**PROBLEMS TO SOLVE:**
A: Can you return the passage of the semi-retirement essay starting at "It seemed only" and ending at "the impact immediate.", word for word?
B: Could you write the next part of the semi-retirement essay, picking up right after its last sentence?

**SELECTED EXTRACT:**
▼▼▼
Further Confessions of a Semi-retired Silicon Valley Executive
“I only need you to work half days… The other twelve hours you can do whatever you want.” — Anonymous.
We’re coming up on two years of self-imposed semi-retirement for yours truly, so I figured it was time for an update. I blogged on the topic when I first announced it in October 2016 (not so coincidentally also my 52nd birthday), then offered an update a year later as the reality of retirement actually started sinking in, and followed up with even more thoughts after 18 months.
It seemed only fair that I should write this blog post now as we get close to the second anniversary of my semi-retirement. So much has changed that it feels more like a dozen years than just two, as you’ll see. After a 35-year career, the changes were dramatic and the impact immediate.
In my case, thankfully, retirement has meant significantly less stress and a massively healthier lifestyle. It’s meant a slower pace of life, days devoted to cycling and reading, traveling and spending time with the family. I still work a bit, advising some startups, but as I told a young CEO recently, I’m happy to report that I spend more hours on the bike these days than behind a desk.
First and foremost, I stopped doing a lot of things that I’d been doing for decades. I stopped managing teams of people responsible for writing system software — what I’d done for much of my career. I stopped working sixteen hour days. I stopped commuting to San Francisco on the train for three hours a day to work at a startup. I stopped sleeping an average of four hours a night, tossing and turning at 3:00 AM, worried about a project or an employee or a bug. I stopped taking calls in the middle of the night from the operations team that ran our cloud services.
I stopped reading and responding to several hundred pieces of email a day. I stopped going to release planning meetings and war room meetings. I stopped arguing about budgets, people reviews, raises, diversity, employee morale, recruiting, attrition, office space, stock grants, leadership development programs, layoffs, office politics, and a dozen other topics.
I stopped looking at incoming bug reports. I stopped listening to customer complaints about quality issues. I stopped arguing with product managers about feature priorities and with project managers about deadlines. I stopped talking to salespeople about what features I absolutely had to implement in the next release because they’d already promised it to a “strategic” customer and next quarter’s numbers depend on it. I stopped talking to marketing people about why our products are the coolest on the planet and which audiences they should target. I stopped talking to industry analysts and reporters.
I stopped going on insane international business trips where I’d spend more hours in the air than on the ground. I stopped taking Ambien just so I could sleep on trans-Atlantic flights so I could be awake for the 8:00 AM meetings in Brussels or Bangalore or Beijing after landing there at 3:00 AM. I stopped dialing into conference calls from hotel rooms. I stopped presenting slides to audiences in large auditoriums written by someone else and scripted by yet a third person. I stopped spending every waking minute (and some of the sleeping minutes, too) thinking about and stressing about work.
▲▲▲
**MATERIAL:**
▼▼▼
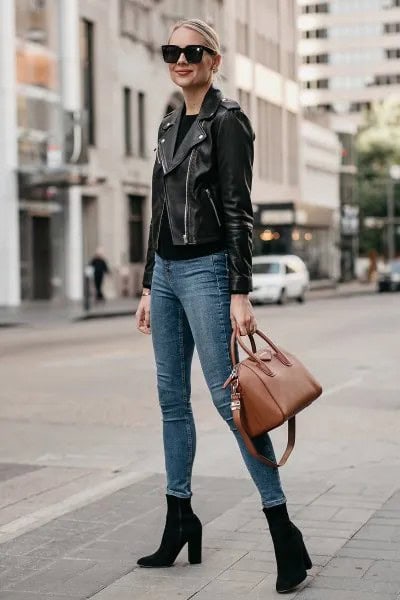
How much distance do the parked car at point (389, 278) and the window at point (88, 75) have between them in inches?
▲▲▲
**TASK-BY-TASK ANSWERS:**
A:
It seemed only fair that I should write this blog post now as we get close to the second anniversary of my semi-retirement. So much has changed that it feels more like a dozen years than just two, as you’ll see. After a 35-year career, the changes were dramatic and the impact immediate.

B:
Instead, very soon after I walked out the door from my last full-time job almost two years ago, I started sleeping an average of eight hours a day — instead of tossing and turning in bed all night thinking about that last email, that heated exchange in the meeting earlier in the day, instead of replaying conversations in my head (“what exactly did he mean by that?!?”), instead of grabbing my phone from the bedside table to send just one more email at 3:00 AM (why was it always 3:00 AM?), instead of waking up more tired than when I went to bed, instead of trying to recover from last week’s jet lag before jumping on the next plane.
Even the smallest of corporate jobs entail hundreds, if not thousands, of narratives that you have to keep straight in your head at any given moment. Hundreds of story lines you have to follow, hundreds of details you have to keep track of, hundreds of action items; maybe not on a piece of paper but definitely in your head.
Let them all go one day, let all the plates spinning on top of the poles crash to the floor, let the stories go on without you as a cast member, and you’ll find out very soon that you no longer have trouble sleeping at night. It won’t be overnight. It might take weeks or, more likely, months. Your brain will thank you for the peace of mind. I promise. And your body will thank you for the time you give it so it can finally heal.
I’ve been sleeping like a baby ever since I retired. And, by that, I don’t mean waking up every hour and screaming my head off. I mean sleeping blissfully, like I don’t have a care in the world. Amazing how well you can sleep when your mind is at peace.
Meanwhile, I had to do something with all that time I had on my hands. So I started biking up the mountain an average of three hours a day. I biked 6000 miles and climbed 500,000 feet last year and am well on my way to exceed those numbers this year. Did I mention that I was barely walking right before I retired, hunched over with severe back pain and taking pain killers just to get through the day? These days, I’m beating 20-year-olds up the mountain with a grin on my face. All it took was time and reduced stress. I dare say my body healed itself.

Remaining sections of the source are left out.